→ **Data listing**
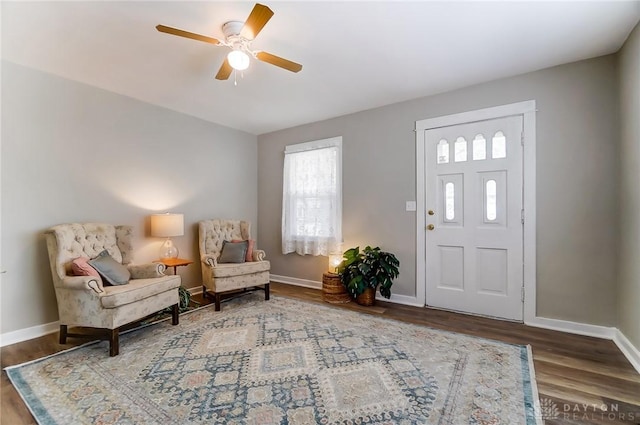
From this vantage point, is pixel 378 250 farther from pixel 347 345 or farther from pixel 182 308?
pixel 182 308

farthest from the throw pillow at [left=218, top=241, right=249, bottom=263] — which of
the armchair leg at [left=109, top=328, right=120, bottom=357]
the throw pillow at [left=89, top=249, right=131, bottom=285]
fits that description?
the armchair leg at [left=109, top=328, right=120, bottom=357]

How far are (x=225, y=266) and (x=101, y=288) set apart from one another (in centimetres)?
124

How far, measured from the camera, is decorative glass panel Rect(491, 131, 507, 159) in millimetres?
2969

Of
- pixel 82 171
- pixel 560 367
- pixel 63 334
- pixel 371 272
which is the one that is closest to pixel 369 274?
pixel 371 272

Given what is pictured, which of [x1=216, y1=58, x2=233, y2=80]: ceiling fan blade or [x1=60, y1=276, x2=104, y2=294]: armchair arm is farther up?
[x1=216, y1=58, x2=233, y2=80]: ceiling fan blade

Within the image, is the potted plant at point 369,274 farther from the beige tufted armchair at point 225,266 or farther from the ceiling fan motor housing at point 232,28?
the ceiling fan motor housing at point 232,28

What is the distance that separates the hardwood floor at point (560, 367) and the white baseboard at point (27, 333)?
0.09m

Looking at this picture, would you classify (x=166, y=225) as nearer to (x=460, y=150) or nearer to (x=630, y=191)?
(x=460, y=150)

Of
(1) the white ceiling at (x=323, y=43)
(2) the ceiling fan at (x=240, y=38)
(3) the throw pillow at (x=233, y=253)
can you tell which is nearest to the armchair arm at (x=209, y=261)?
(3) the throw pillow at (x=233, y=253)

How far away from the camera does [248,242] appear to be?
391cm

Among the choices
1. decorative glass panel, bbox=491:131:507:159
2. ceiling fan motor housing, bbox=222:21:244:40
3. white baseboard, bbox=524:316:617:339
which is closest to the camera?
ceiling fan motor housing, bbox=222:21:244:40

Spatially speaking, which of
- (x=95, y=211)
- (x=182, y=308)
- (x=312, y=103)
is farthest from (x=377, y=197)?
(x=95, y=211)

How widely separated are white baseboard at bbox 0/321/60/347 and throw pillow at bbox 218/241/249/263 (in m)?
1.69

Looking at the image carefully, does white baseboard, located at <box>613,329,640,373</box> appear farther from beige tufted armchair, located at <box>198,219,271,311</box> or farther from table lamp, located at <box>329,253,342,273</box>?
beige tufted armchair, located at <box>198,219,271,311</box>
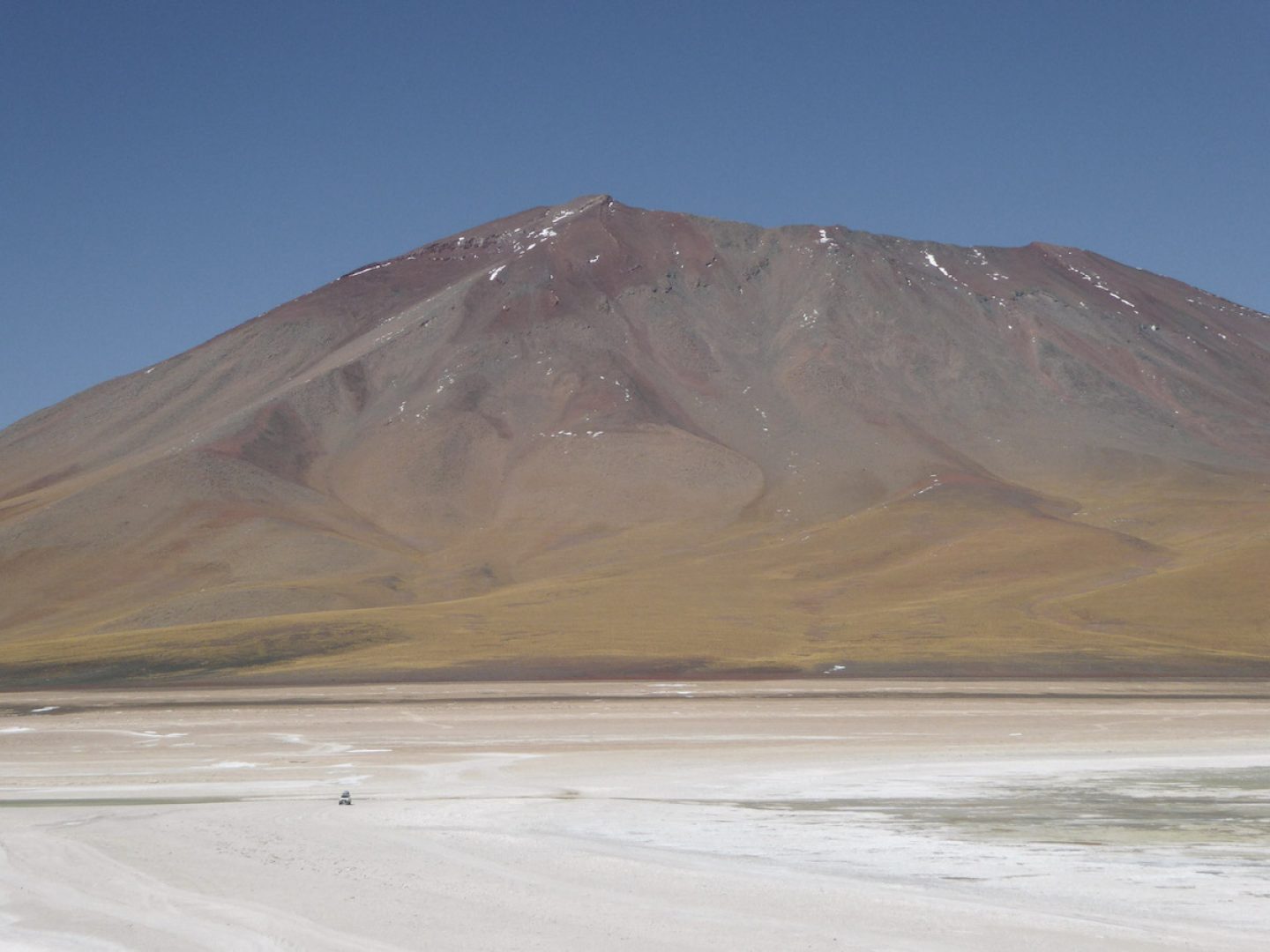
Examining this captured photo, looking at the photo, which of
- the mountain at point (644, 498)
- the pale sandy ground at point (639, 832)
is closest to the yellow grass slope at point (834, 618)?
the mountain at point (644, 498)

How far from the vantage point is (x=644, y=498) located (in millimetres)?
147750

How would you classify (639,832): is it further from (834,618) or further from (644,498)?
(644,498)

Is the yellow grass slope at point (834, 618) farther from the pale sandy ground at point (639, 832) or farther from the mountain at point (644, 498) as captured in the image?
the pale sandy ground at point (639, 832)

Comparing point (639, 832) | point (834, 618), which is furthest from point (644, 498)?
point (639, 832)

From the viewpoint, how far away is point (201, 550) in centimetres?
12950

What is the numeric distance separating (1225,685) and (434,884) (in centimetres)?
4634

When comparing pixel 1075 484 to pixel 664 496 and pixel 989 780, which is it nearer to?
pixel 664 496

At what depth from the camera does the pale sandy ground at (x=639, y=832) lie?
1403 cm

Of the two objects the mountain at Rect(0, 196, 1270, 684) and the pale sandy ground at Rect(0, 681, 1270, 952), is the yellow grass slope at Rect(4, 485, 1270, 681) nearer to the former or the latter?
the mountain at Rect(0, 196, 1270, 684)

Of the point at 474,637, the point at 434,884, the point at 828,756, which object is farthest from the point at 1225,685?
the point at 434,884

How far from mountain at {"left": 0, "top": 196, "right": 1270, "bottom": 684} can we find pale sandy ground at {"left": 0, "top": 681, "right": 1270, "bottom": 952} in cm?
2338

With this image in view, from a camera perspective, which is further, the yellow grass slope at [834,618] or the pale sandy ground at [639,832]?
the yellow grass slope at [834,618]

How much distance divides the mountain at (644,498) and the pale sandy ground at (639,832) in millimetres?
23378

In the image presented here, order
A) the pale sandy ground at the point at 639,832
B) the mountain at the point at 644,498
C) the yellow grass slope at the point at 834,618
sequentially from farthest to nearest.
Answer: the mountain at the point at 644,498 → the yellow grass slope at the point at 834,618 → the pale sandy ground at the point at 639,832
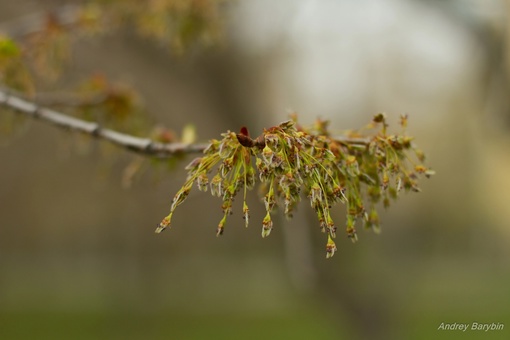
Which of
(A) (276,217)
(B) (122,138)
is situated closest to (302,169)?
(B) (122,138)

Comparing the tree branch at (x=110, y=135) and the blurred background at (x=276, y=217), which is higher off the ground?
the blurred background at (x=276, y=217)

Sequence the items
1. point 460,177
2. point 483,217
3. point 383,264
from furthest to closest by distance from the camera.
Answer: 1. point 483,217
2. point 460,177
3. point 383,264

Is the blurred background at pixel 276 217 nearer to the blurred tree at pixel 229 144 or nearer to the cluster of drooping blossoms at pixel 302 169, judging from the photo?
the blurred tree at pixel 229 144

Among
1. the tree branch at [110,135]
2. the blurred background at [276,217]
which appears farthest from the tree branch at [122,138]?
the blurred background at [276,217]

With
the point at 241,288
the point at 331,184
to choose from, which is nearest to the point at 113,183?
the point at 241,288

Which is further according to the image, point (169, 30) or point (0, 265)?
point (0, 265)

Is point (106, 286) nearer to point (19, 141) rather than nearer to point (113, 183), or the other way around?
point (113, 183)
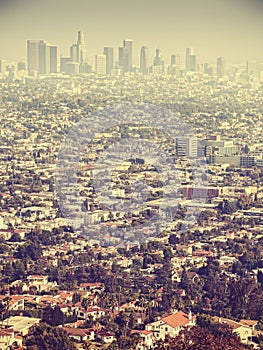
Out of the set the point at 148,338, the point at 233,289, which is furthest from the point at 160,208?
the point at 148,338

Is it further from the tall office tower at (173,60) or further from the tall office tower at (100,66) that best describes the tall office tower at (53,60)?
the tall office tower at (173,60)

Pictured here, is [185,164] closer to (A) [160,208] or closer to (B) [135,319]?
(A) [160,208]

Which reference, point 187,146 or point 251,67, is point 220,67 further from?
point 187,146

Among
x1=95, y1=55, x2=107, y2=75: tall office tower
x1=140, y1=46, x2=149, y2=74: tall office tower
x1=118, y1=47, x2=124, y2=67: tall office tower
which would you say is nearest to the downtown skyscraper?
x1=118, y1=47, x2=124, y2=67: tall office tower

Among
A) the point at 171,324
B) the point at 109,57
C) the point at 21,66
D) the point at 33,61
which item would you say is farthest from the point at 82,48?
the point at 171,324

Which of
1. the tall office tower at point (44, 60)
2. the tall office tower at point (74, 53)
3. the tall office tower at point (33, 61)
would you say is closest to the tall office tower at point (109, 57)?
the tall office tower at point (74, 53)

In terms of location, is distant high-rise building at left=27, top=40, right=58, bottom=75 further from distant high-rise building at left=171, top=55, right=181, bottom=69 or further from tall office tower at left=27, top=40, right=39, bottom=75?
distant high-rise building at left=171, top=55, right=181, bottom=69
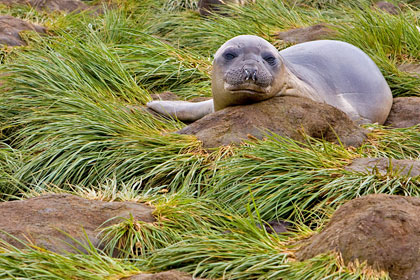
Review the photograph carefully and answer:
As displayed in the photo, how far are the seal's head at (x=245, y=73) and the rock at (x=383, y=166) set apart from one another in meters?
0.95

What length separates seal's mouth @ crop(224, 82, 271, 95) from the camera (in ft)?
17.7

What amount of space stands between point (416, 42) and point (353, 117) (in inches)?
69.5

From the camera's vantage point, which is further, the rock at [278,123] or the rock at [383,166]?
the rock at [278,123]

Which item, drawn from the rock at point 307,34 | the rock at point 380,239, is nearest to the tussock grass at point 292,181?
the rock at point 380,239

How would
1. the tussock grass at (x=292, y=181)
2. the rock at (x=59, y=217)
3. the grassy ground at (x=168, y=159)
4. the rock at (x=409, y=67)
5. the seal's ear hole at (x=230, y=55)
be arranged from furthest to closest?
the rock at (x=409, y=67), the seal's ear hole at (x=230, y=55), the tussock grass at (x=292, y=181), the rock at (x=59, y=217), the grassy ground at (x=168, y=159)

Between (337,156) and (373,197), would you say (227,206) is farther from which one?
(373,197)

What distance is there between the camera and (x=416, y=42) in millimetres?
7730

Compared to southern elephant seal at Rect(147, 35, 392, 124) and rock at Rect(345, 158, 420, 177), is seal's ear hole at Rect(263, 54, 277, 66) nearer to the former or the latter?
southern elephant seal at Rect(147, 35, 392, 124)

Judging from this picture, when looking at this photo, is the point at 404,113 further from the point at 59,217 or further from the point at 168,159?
the point at 59,217

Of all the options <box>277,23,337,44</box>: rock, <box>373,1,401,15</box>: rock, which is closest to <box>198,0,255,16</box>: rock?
<box>277,23,337,44</box>: rock

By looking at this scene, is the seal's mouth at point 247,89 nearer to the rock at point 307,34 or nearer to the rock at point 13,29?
the rock at point 307,34

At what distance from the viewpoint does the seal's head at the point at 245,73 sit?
5.38 metres

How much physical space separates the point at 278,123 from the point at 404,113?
1.74 m

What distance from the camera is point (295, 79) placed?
5.89 meters
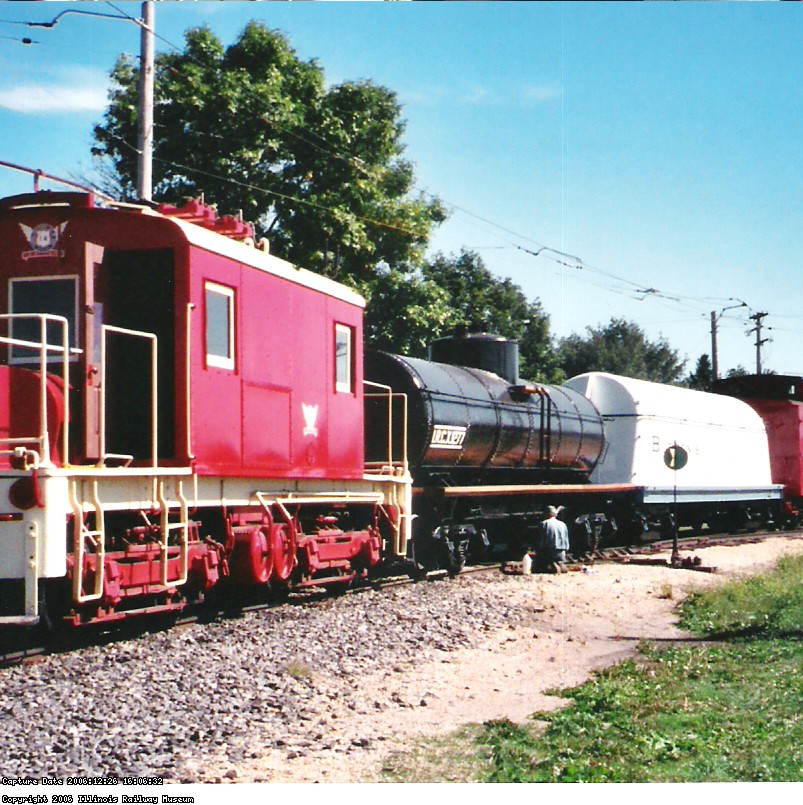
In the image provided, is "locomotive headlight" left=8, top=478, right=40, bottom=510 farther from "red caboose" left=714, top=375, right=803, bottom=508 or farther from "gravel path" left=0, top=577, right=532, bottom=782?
"red caboose" left=714, top=375, right=803, bottom=508

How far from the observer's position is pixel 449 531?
1526 cm

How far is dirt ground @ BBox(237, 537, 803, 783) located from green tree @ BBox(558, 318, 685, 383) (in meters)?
33.2

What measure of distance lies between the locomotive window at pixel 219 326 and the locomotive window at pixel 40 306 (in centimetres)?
124

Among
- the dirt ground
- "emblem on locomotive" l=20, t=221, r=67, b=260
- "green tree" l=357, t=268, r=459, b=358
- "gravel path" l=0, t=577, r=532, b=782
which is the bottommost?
the dirt ground

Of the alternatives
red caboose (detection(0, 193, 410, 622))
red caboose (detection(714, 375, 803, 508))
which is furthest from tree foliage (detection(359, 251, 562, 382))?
red caboose (detection(0, 193, 410, 622))

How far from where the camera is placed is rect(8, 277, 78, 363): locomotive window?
888 centimetres

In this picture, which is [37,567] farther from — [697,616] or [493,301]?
[493,301]

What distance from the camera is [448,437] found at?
15.3m

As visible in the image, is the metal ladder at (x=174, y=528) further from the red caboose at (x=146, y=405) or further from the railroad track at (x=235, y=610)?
the railroad track at (x=235, y=610)

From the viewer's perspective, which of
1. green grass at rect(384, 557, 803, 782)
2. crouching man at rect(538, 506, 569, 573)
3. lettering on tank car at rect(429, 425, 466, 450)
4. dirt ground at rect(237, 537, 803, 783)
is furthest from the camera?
crouching man at rect(538, 506, 569, 573)

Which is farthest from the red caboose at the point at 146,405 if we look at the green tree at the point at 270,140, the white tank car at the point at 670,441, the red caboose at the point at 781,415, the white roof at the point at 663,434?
the red caboose at the point at 781,415

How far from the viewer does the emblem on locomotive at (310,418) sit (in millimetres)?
11367

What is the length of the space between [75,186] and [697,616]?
26.1ft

→ **Exercise**
Transcribe word for word the lines from the one holding "Of the alternatives" to the last line of the listing above, inclusive.

→ **Solved exercise**
Of the alternatives
red caboose (detection(0, 193, 410, 622))
red caboose (detection(714, 375, 803, 508))
which is furthest from tree foliage (detection(359, 251, 562, 382))?
red caboose (detection(0, 193, 410, 622))

How far from where the camera is placed is rect(8, 277, 78, 363): locomotive window?
888 centimetres

In this picture, which is [37,567] farther from — [697,616] or [493,301]?
[493,301]

What distance from the camera is [448,437] found at?
15.3m

As visible in the image, is the metal ladder at (x=174, y=528) further from the red caboose at (x=146, y=405) or further from the railroad track at (x=235, y=610)?
the railroad track at (x=235, y=610)

From the viewer's perspective, which of
1. green grass at rect(384, 557, 803, 782)
2. crouching man at rect(538, 506, 569, 573)
3. lettering on tank car at rect(429, 425, 466, 450)
4. dirt ground at rect(237, 537, 803, 783)
is furthest from the camera?
crouching man at rect(538, 506, 569, 573)

Which is farthest from the red caboose at the point at 146,405 if we look at the green tree at the point at 270,140, the white tank car at the point at 670,441, the red caboose at the point at 781,415, the white roof at the point at 663,434?
the red caboose at the point at 781,415

How far from the viewer does the emblem on locomotive at (310,418) sit (in millimetres)?
11367

What is the length of the space between [75,186] and [697,616]?
26.1ft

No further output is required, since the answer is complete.